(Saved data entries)
☆ ☆ ☆ ☆ ☆

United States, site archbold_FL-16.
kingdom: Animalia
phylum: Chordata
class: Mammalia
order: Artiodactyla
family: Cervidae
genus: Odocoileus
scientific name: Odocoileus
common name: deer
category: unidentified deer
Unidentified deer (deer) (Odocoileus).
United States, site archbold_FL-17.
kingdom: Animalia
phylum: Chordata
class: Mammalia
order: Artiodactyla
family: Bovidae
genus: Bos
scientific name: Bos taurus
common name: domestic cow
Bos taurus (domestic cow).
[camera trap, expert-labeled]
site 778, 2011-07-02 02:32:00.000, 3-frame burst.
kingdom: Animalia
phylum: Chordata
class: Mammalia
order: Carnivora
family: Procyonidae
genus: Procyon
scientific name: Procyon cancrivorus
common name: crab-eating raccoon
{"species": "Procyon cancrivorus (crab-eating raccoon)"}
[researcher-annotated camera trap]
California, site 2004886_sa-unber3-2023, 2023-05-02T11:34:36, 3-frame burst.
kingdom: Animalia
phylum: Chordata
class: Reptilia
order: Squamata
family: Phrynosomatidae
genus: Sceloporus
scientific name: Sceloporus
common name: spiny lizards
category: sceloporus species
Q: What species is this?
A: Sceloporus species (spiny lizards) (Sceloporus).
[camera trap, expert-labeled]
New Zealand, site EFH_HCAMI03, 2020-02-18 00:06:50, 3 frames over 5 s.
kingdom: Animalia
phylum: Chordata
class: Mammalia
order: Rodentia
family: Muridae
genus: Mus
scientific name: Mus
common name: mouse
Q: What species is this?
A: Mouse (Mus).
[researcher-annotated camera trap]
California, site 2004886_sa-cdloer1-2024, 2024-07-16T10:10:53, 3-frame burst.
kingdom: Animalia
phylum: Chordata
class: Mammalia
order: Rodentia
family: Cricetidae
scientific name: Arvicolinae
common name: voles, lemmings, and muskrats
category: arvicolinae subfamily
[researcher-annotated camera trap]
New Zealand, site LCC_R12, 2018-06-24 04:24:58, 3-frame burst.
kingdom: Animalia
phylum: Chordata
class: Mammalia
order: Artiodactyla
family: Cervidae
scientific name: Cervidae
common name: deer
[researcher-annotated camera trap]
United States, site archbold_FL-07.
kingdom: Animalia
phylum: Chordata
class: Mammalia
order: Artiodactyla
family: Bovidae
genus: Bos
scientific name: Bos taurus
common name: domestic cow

☆ ☆ ☆ ☆ ☆

→ **Assignment**: Without altering a single word, reproduce the entries above.

→ **Worked solution**:
United States, site archbold_FL-16.
kingdom: Animalia
phylum: Chordata
class: Mammalia
order: Artiodactyla
family: Cervidae
genus: Odocoileus
scientific name: Odocoileus
common name: deer
category: unidentified deer
Unidentified deer (deer) (Odocoileus).
United States, site archbold_FL-17.
kingdom: Animalia
phylum: Chordata
class: Mammalia
order: Artiodactyla
family: Bovidae
genus: Bos
scientific name: Bos taurus
common name: domestic cow
Bos taurus (domestic cow).
[camera trap, expert-labeled]
site 778, 2011-07-02 02:32:00.000, 3-frame burst.
kingdom: Animalia
phylum: Chordata
class: Mammalia
order: Carnivora
family: Procyonidae
genus: Procyon
scientific name: Procyon cancrivorus
common name: crab-eating raccoon
{"species": "Procyon cancrivorus (crab-eating raccoon)"}
[researcher-annotated camera trap]
California, site 2004886_sa-unber3-2023, 2023-05-02T11:34:36, 3-frame burst.
kingdom: Animalia
phylum: Chordata
class: Reptilia
order: Squamata
family: Phrynosomatidae
genus: Sceloporus
scientific name: Sceloporus
common name: spiny lizards
category: sceloporus species
Q: What species is this?
A: Sceloporus species (spiny lizards) (Sceloporus).
[camera trap, expert-labeled]
New Zealand, site EFH_HCAMI03, 2020-02-18 00:06:50, 3 frames over 5 s.
kingdom: Animalia
phylum: Chordata
class: Mammalia
order: Rodentia
family: Muridae
genus: Mus
scientific name: Mus
common name: mouse
Q: What species is this?
A: Mouse (Mus).
[researcher-annotated camera trap]
California, site 2004886_sa-cdloer1-2024, 2024-07-16T10:10:53, 3-frame burst.
kingdom: Animalia
phylum: Chordata
class: Mammalia
order: Rodentia
family: Cricetidae
scientific name: Arvicolinae
common name: voles, lemmings, and muskrats
category: arvicolinae subfamily
[researcher-annotated camera trap]
New Zealand, site LCC_R12, 2018-06-24 04:24:58, 3-frame burst.
kingdom: Animalia
phylum: Chordata
class: Mammalia
order: Artiodactyla
family: Cervidae
scientific name: Cervidae
common name: deer
[researcher-annotated camera trap]
United States, site archbold_FL-07.
kingdom: Animalia
phylum: Chordata
class: Mammalia
order: Artiodactyla
family: Bovidae
genus: Bos
scientific name: Bos taurus
common name: domestic cow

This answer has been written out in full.